[Start of section]

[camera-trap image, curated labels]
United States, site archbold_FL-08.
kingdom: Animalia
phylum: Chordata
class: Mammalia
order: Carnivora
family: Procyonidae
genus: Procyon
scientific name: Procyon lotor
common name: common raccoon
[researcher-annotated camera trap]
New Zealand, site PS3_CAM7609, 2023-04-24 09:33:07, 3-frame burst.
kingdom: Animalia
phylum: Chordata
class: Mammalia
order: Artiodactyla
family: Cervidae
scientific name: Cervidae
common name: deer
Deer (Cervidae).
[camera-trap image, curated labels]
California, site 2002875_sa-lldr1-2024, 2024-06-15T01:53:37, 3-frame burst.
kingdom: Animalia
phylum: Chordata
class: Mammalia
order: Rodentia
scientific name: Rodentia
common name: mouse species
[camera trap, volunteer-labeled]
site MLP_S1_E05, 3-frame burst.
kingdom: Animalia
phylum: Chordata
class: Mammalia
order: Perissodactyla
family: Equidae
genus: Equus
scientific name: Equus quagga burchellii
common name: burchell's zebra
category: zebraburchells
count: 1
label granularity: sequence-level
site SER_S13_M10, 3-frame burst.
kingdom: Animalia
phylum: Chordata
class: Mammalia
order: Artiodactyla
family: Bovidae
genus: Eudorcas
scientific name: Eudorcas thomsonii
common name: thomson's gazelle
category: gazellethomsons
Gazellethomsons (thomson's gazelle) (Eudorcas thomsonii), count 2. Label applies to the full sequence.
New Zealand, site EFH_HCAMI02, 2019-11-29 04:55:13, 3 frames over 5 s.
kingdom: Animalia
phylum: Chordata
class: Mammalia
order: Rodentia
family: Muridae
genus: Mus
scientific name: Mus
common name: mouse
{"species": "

[End of section]

§ **WORK INSTRUCTIONS**
Exactly reproduce every line of the data above.

§ **REPLY**
[camera-trap image, curated labels]
United States, site archbold_FL-08.
kingdom: Animalia
phylum: Chordata
class: Mammalia
order: Carnivora
family: Procyonidae
genus: Procyon
scientific name: Procyon lotor
common name: common raccoon
[researcher-annotated camera trap]
New Zealand, site PS3_CAM7609, 2023-04-24 09:33:07, 3-frame burst.
kingdom: Animalia
phylum: Chordata
class: Mammalia
order: Artiodactyla
family: Cervidae
scientific name: Cervidae
common name: deer
Deer (Cervidae).
[camera-trap image, curated labels]
California, site 2002875_sa-lldr1-2024, 2024-06-15T01:53:37, 3-frame burst.
kingdom: Animalia
phylum: Chordata
class: Mammalia
order: Rodentia
scientific name: Rodentia
common name: mouse species
[camera trap, volunteer-labeled]
site MLP_S1_E05, 3-frame burst.
kingdom: Animalia
phylum: Chordata
class: Mammalia
order: Perissodactyla
family: Equidae
genus: Equus
scientific name: Equus quagga burchellii
common name: burchell's zebra
category: zebraburchells
count: 1
label granularity: sequence-level
site SER_S13_M10, 3-frame burst.
kingdom: Animalia
phylum: Chordata
class: Mammalia
order: Artiodactyla
family: Bovidae
genus: Eudorcas
scientific name: Eudorcas thomsonii
common name: thomson's gazelle
category: gazellethomsons
Gazellethomsons (thomson's gazelle) (Eudorcas thomsonii), count 2. Label applies to the full sequence.
New Zealand, site EFH_HCAMI02, 2019-11-29 04:55:13, 3 frames over 5 s.
kingdom: Animalia
phylum: Chordata
class: Mammalia
order: Rodentia
family: Muridae
genus: Mus
scientific name: Mus
common name: mouse
{"species": "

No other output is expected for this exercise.